Moist, in introducing stamps to pay for the cost of a letter, has inadvertently created a crude but serviceable form of paper currency (described by Mavolio Bent as the revolutionary unsecured one-penny note) which passes all the standard economic tests: ie, it represents the full economic value of the service provided and may be exchanged for an equivalent value of goods. And, crucially, people have now been conditioned by Moist to believe a piece of paper does have a monetary worth, far beyond that of the paper it's printed on.
It is not a long step from a dollar stamp, redeemed at any time, will buy you a dollar's worth of postage, backed by our absolute promise to deliver to a more universal I promise to pay the bearer on demand. If people believe a piece of paper is worth its face value in gold, and everyone confidently participates in the illusion, then we have a paper-based currency.
Which is just as well. Reflect on what has been unkindly (but maybe accurately) said about the Ankh-Morpork dollar: that it contains less gold than an equivalent volume of seawater. Such a state cannot go on indefinitely in any economy. People might lose confidence, which, in the last chapters of Going Postal, we see is the trick of managing an economy.

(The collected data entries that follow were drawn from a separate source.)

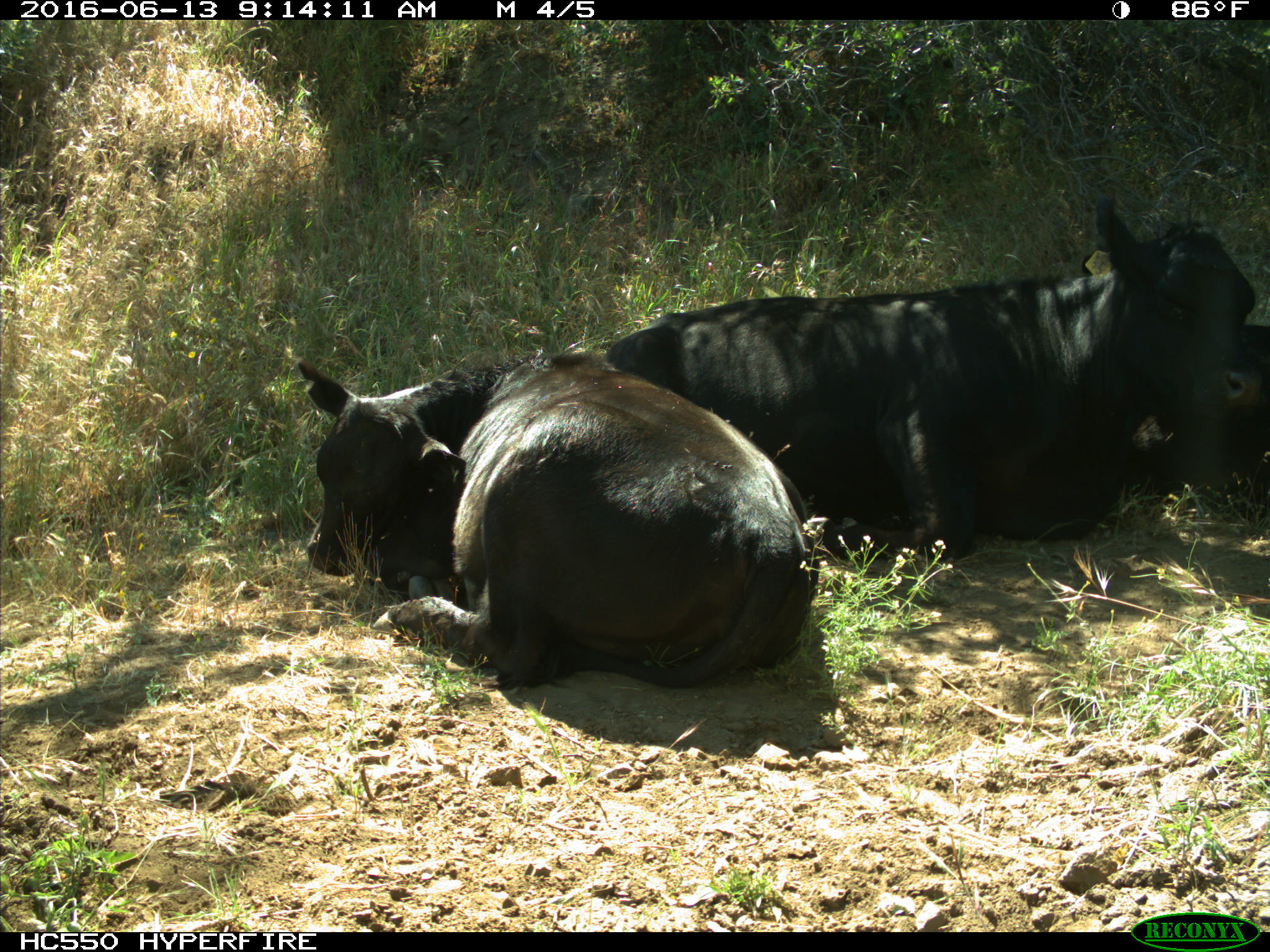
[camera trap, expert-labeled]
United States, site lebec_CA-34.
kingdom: Animalia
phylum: Chordata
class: Mammalia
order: Artiodactyla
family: Bovidae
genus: Bos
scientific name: Bos taurus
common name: domestic cow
Bos taurus (domestic cow).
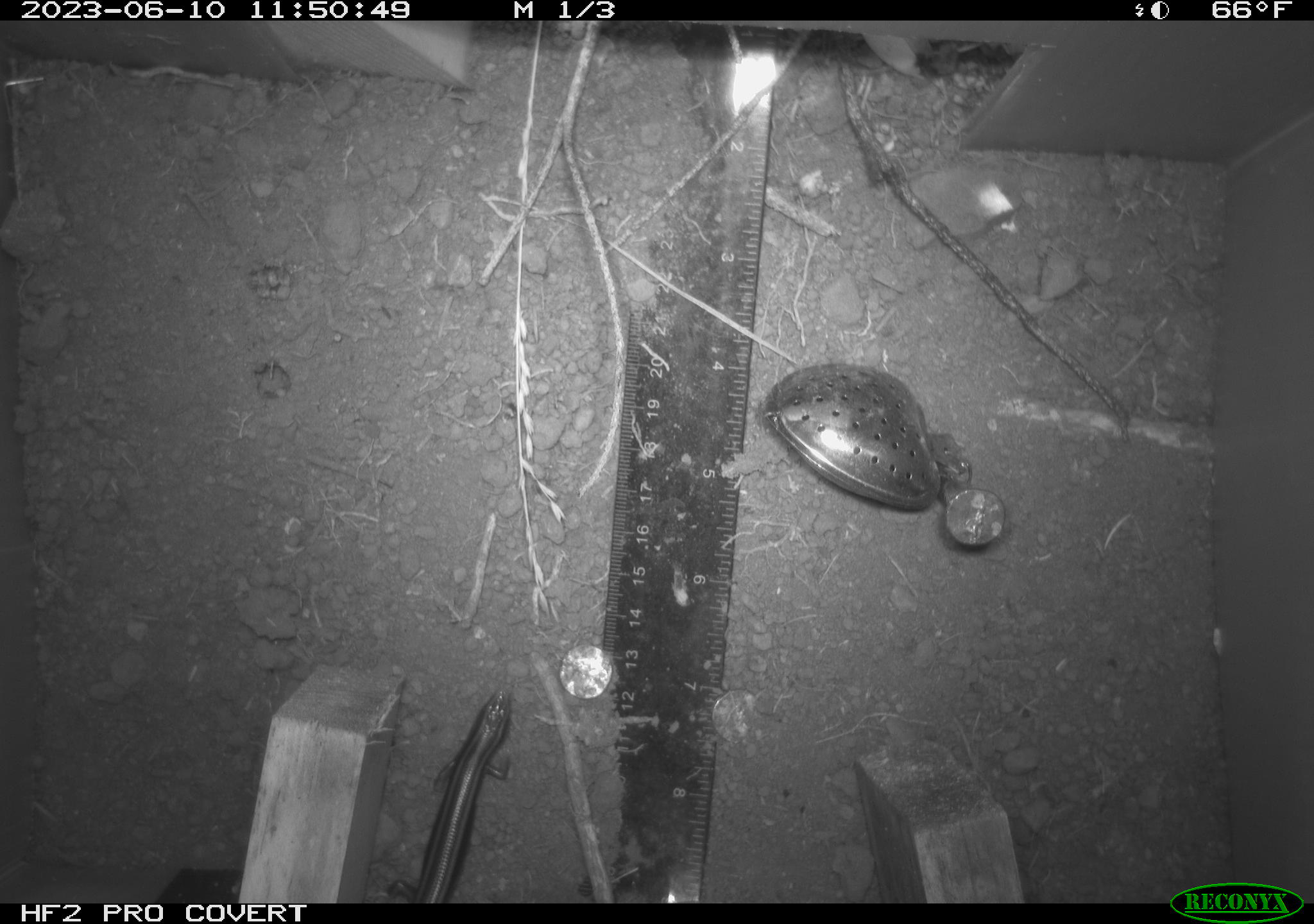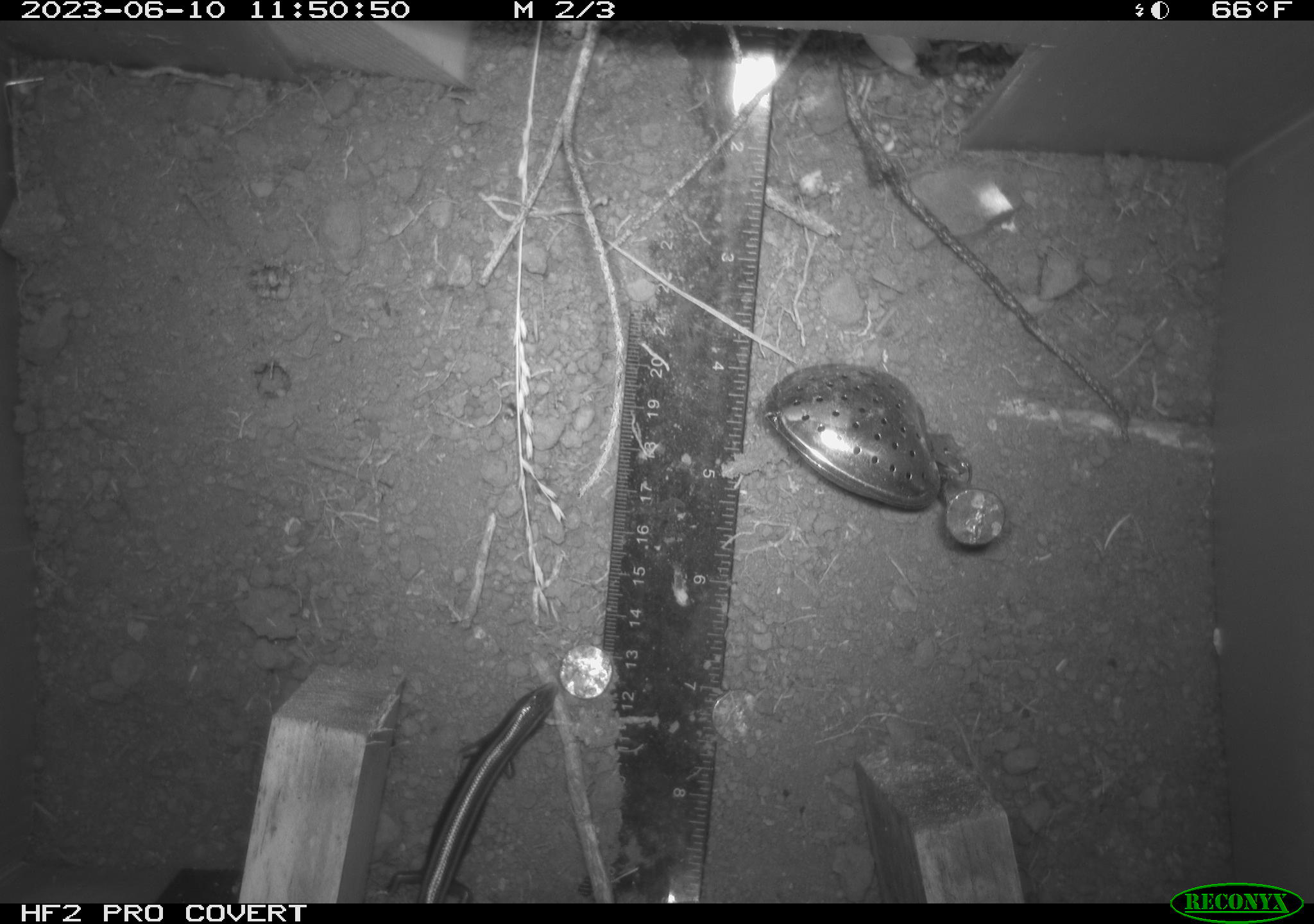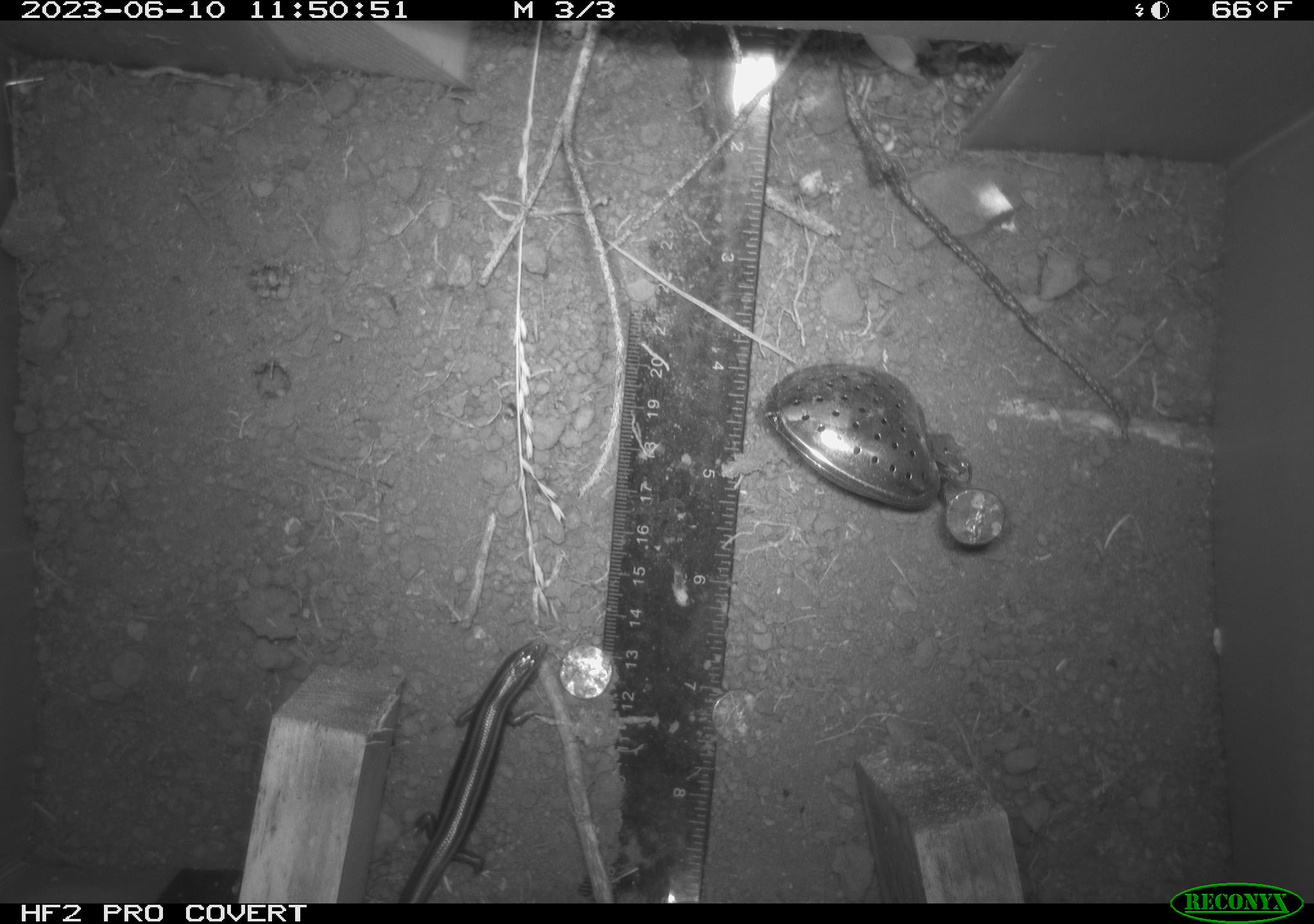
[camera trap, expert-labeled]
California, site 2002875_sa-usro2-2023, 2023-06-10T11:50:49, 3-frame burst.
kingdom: Animalia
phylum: Chordata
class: Reptilia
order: Squamata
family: Scincidae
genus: Plestiodon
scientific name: Plestiodon skiltonianus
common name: western skink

...Reality is what you can get away with.
Which, when you think about it, explains paper money. Otherwise, why else would a farty bit of paper with some (generally ridiculous) squiggly lines on it actually be worth the equivalent in commodities? Swapping $20-worth of beer for a piece of paper with "$20" written on it seems ridiculous - and in fact is ridiculous unless the whole community buys in to it.
Hence the Goon Show joke (for our non-English readers, the Goon Show was a ground-breaking radio show in the 1950s, '60s and '70s which operated on the outer edges of the realms of the possible, and to whom all subsequent "alternative" comedy owes a huge debt - one that TP himself readily acknowledges):
Shopkeeper: "That'll be £3.50."
Customer: "OK - here's a photograph of a £5-note."
Shopkeeper: "Thanks. Here's a drawing of £1.50 change!"
Which is both a very clever social comment on the perception of values (why should a photograph of a $5 note be less valuable than the note itself?) and a relatively funny joke in its own right.
For an example of how a whole community might buy into an idea and give it collective legitimacy, consider the case of Emperor Norton.
In most societies, a patently insane person proclaiming himself Emperor of the United States would either be sectioned, or ignored and left to wander the streets ranting and raving. There must be something in the air in San Francisco, as the populace fell in with the joke and humoured him, to the extent that the currency issued by His Imperial Majesty Emperor Norton I was honoured - even by the banks - as if it were real. Which of course, in San Francisco at that time, it was as everyone colluded to treat it as such. Reality really is what you get away with - and what other people are prepared to treat as real.